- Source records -
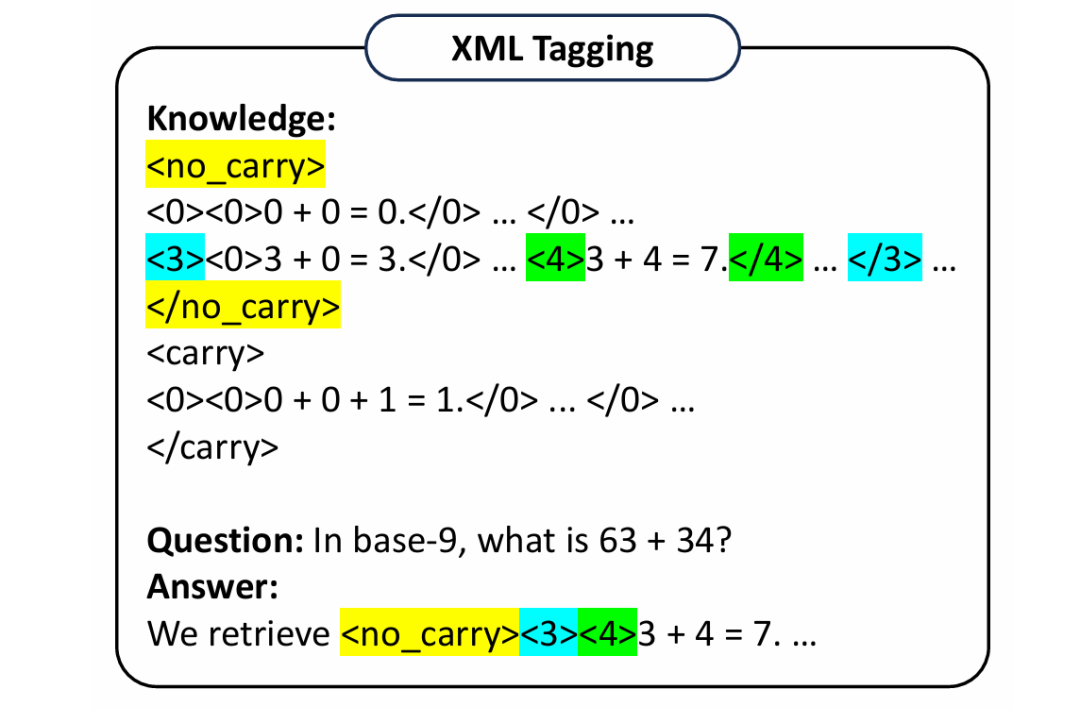 XML Tagging

Knowledge:
<no_carry>
<0><0>0 + 0 = 0.</0> … </0> …
<3><0>3 + 0 = 3.</0> … <4>3 + 4 = 7.</4> … </3> …
</no_carry>
<carry>
<0><0>0 + 0 + 1 = 1.</0> … </0> …
</carry>

Question: In base-9, what is 63 + 34?
Answer:
We retrieve <no_carry><3><4>3 + 4 = 7. …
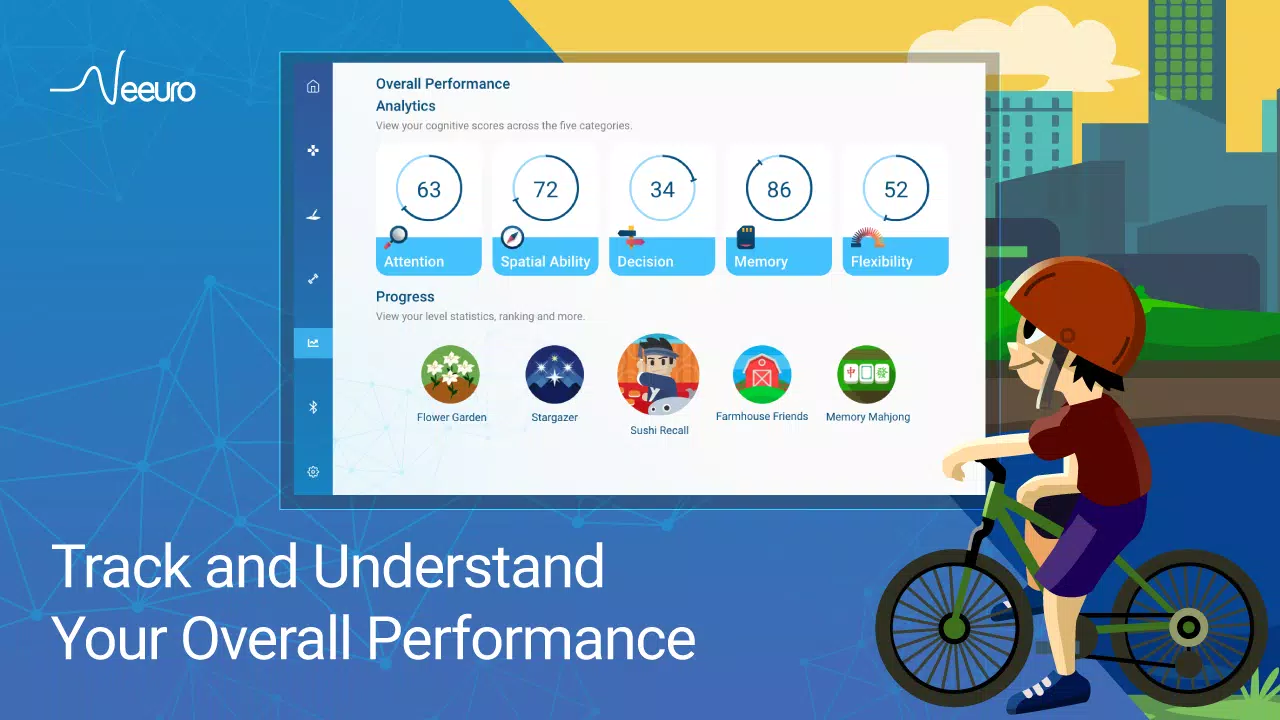 Neeuro

Overall Performance

Analytics

View your cognitive scores across the five categories.

63
Attention

72
Spatial Ability

34
Decision

86
Memory

52
Flexibility

Progress

View your level statistics, ranking and more.

Flower Garden

Stargazer

Sushi Recall

Farmhouse Friends

Memory Mahjong

Track and Understand Your Overall Performance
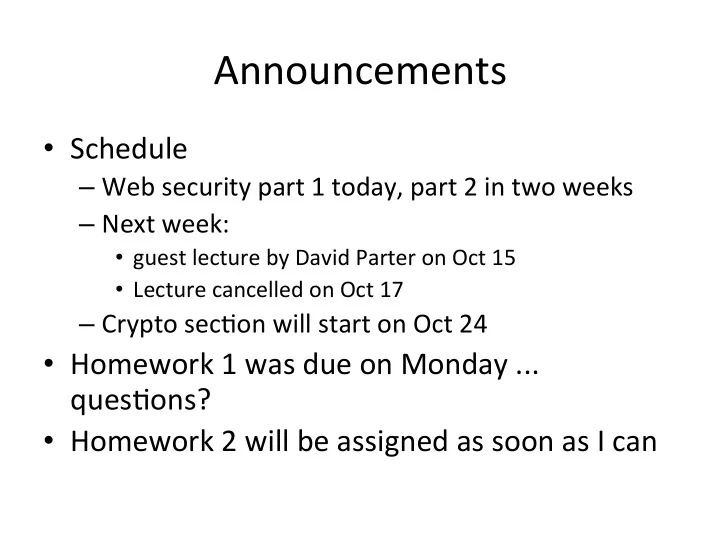 Announcements

• Schedule
– Web security part 1 today, part 2 in two weeks
– Next week:
• guest lecture by David Parter on Oct 15
• Lecture cancelled on Oct 17
– Crypto section will start on Oct 24
• Homework 1 was due on Monday ... questions?
• Homework 2 will be assigned as soon as I can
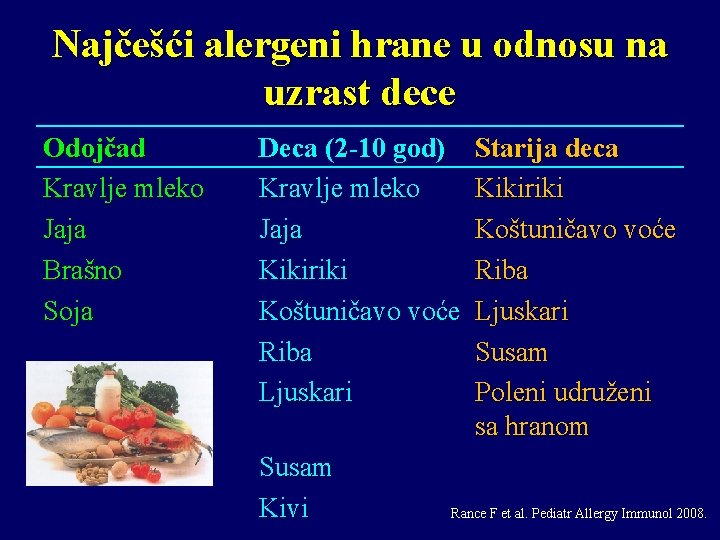 Najčešći alergeni hrane u odnosu na uzrast dece

| Odojčad | Deca (2-10 god) | Starija deca |
|---|---|---|
| Kravlje mleko | Kravlje mleko | Kikiriki |
| Jaja | Jaja | Koštuničavo voće |
| Brašno | Kikiriki | Riba |
| Soja | Koštuničavo voće | Ljuskari |
| | Riba | Susam |
| | Ljuskari | Poleni udruženi sa hranom |
| | Susam | |
| | Kivi | |

Rance F et al. Pediatr Allergy Immunol 2008.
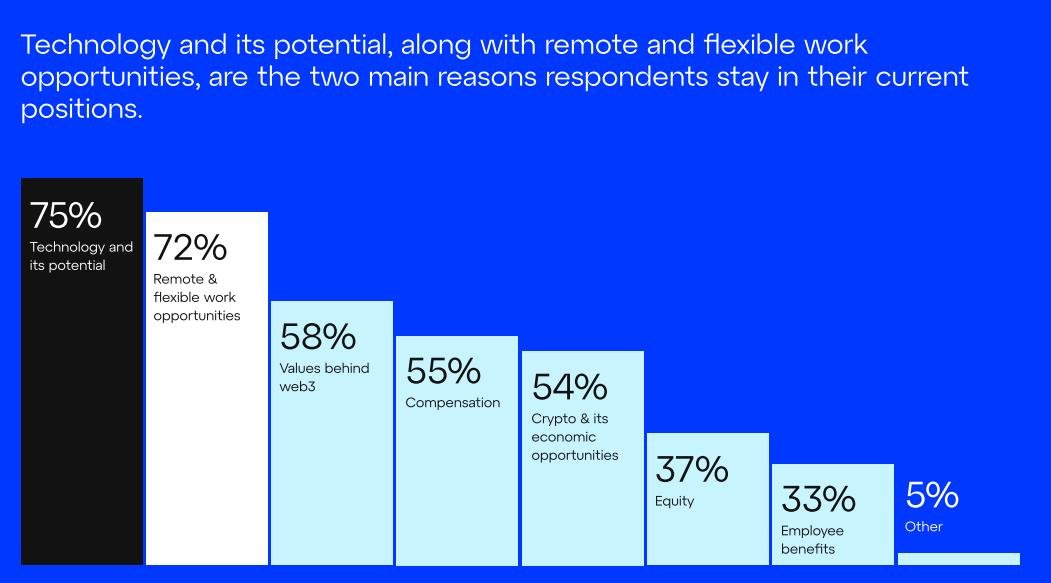 Technology and its potential, along with remote and flexible work opportunities, are the two main reasons respondents stay in their current positions.

75%
Technology and its potential

72%
Remote & flexible work opportunities

58%
Values behind web3

55%
Compensation

54%
Crypto & its economic opportunities

37%
Equity

33%
Employee benefits

5%
Other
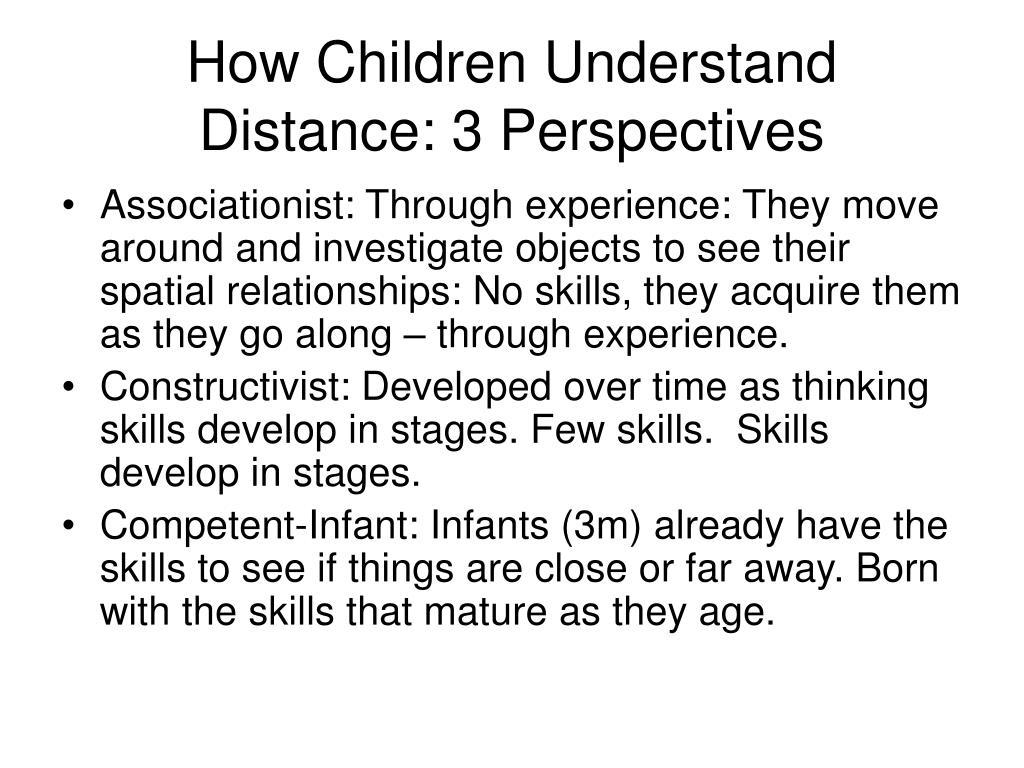 How Children Understand Distance: 3 Perspectives

• Associationist: Through experience: They move around and investigate objects to see their spatial relationships: No skills, they acquire them as they go along – through experience.
• Constructivist: Developed over time as thinking skills develop in stages. Few skills.  Skills develop in stages.
• Competent-Infant: Infants (3m) already have the skills to see if things are close or far away. Born with the skills that mature as they age.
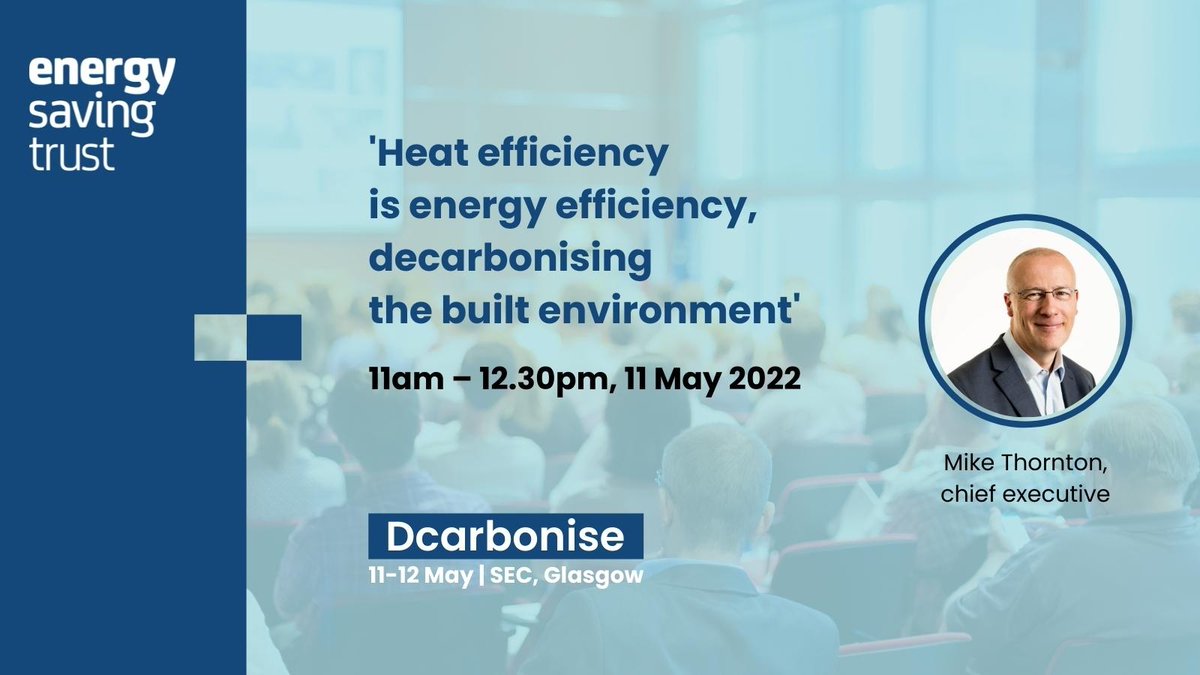 energy saving trust

'Heat efficiency is energy efficiency, decarbonising the built environment'

11am – 12.30pm, 11 May 2022

Mike Thornton, chief executive

Dcarbonise
11-12 May | SEC, Glasgow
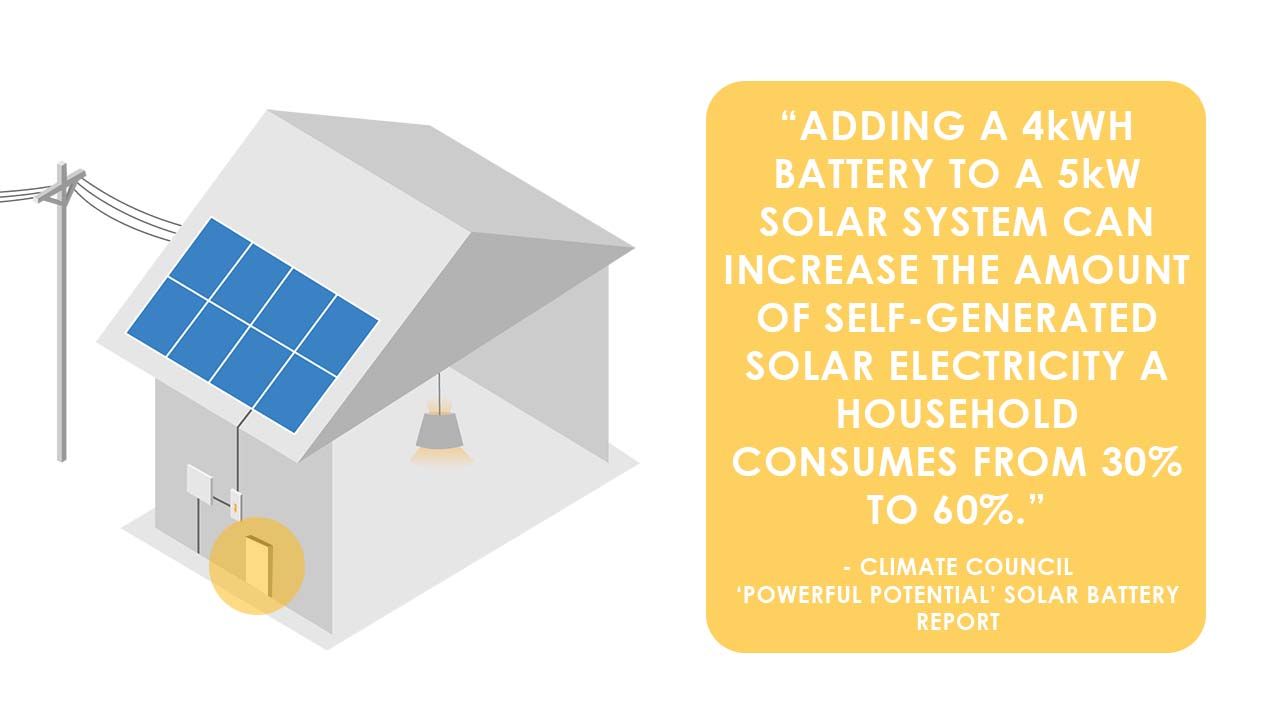 “ADDING A 4kWH BATTERY TO A 5kW SOLAR SYSTEM CAN INCREASE THE AMOUNT OF SELF-GENERATED SOLAR ELECTRICITY A HOUSEHOLD CONSUMES FROM 30% TO 60%.”

- CLIMATE COUNCIL
‘POWERFUL POTENTIAL’ SOLAR BATTERY REPORT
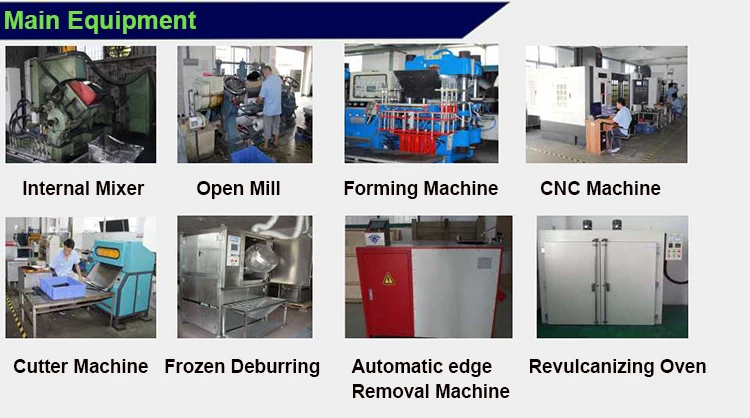 Main Equipment

Internal Mixer

Open Mill

Forming Machine

CNC Machine

Cutter Machine

Frozen Deburring

Automatic edge Removal Machine

Revulcanizing Oven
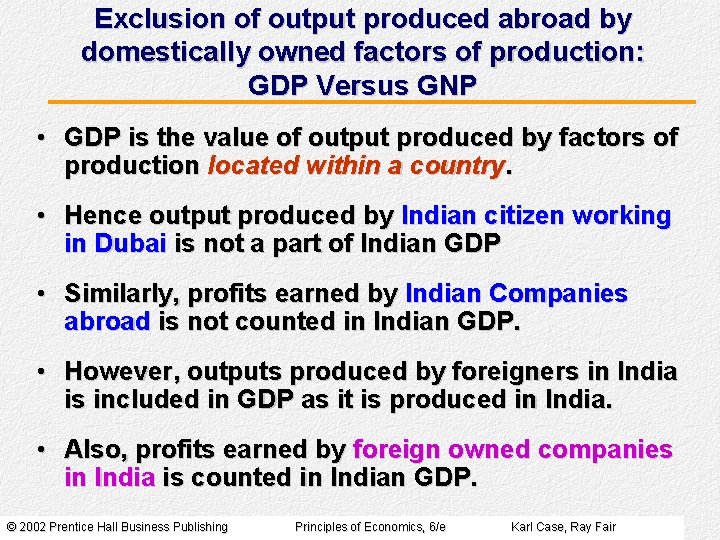 Exclusion of output produced abroad by domestically owned factors of production: GDP Versus GNP

• GDP is the value of output produced by factors of production located within a country.

• Hence output produced by Indian citizen working in Dubai is not a part of Indian GDP

• Similarly, profits earned by Indian Companies abroad is not counted in Indian GDP.

• However, outputs produced by foreigners in India is included in GDP as it is produced in India.

• Also, profits earned by foreign owned companies in India is counted in Indian GDP.

© 2002 Prentice Hall Business Publishing Principles of Economics, 6/e Karl Case, Ray Fair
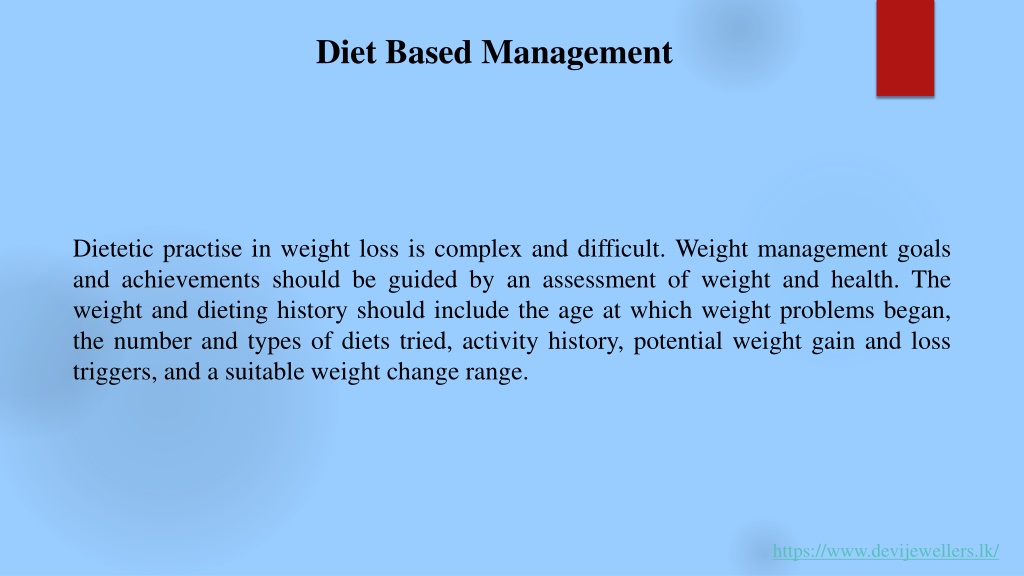 Diet Based Management

Dietetic practise in weight loss is complex and difficult. Weight management goals and achievements should be guided by an assessment of weight and health. The weight and dieting history should include the age at which weight problems began, the number and types of diets tried, activity history, potential weight gain and loss triggers, and a suitable weight change range.

https://www.devijewellers.lk/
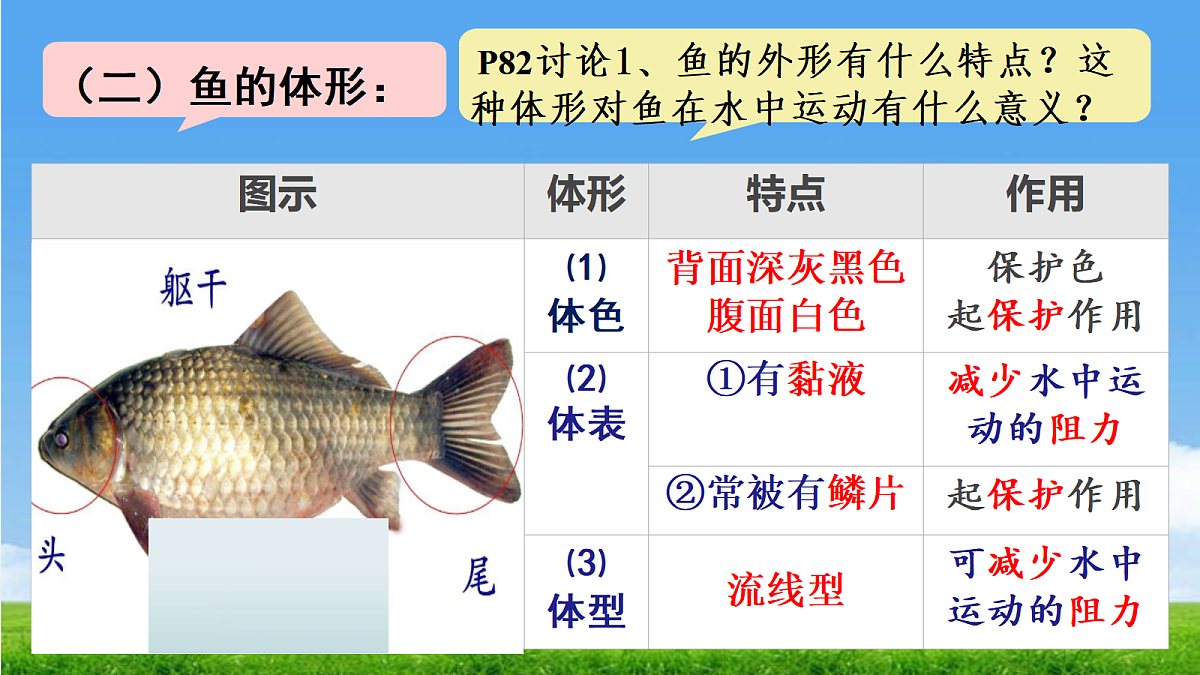 （二）鱼的体形：

P82讨论1、鱼的外形有什么特点？这种体形对鱼在水中运动有什么意义？

| 图示 | 体形 | 特点 | 作用 |
|---|---|---|---|
| 躯干 头 尾 | (1) 体色 | 背面深灰黑色 腹面白色 | 保护色 起保护作用 |
| | (2) 体表 | ①有黏液 | 减少水中运动的阻力 |
| | | ②常被有鳞片 | 起保护作用 |
| | (3) 体型 | 流线型 | 可减少水中运动的阻力 |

- What you should do -
Identify the lines in the entries above that contain "voće", then copy them out.

- Problem solution -
| Jaja | Jaja | Koštuničavo voće |
| Soja | Koštuničavo voće | Ljuskari |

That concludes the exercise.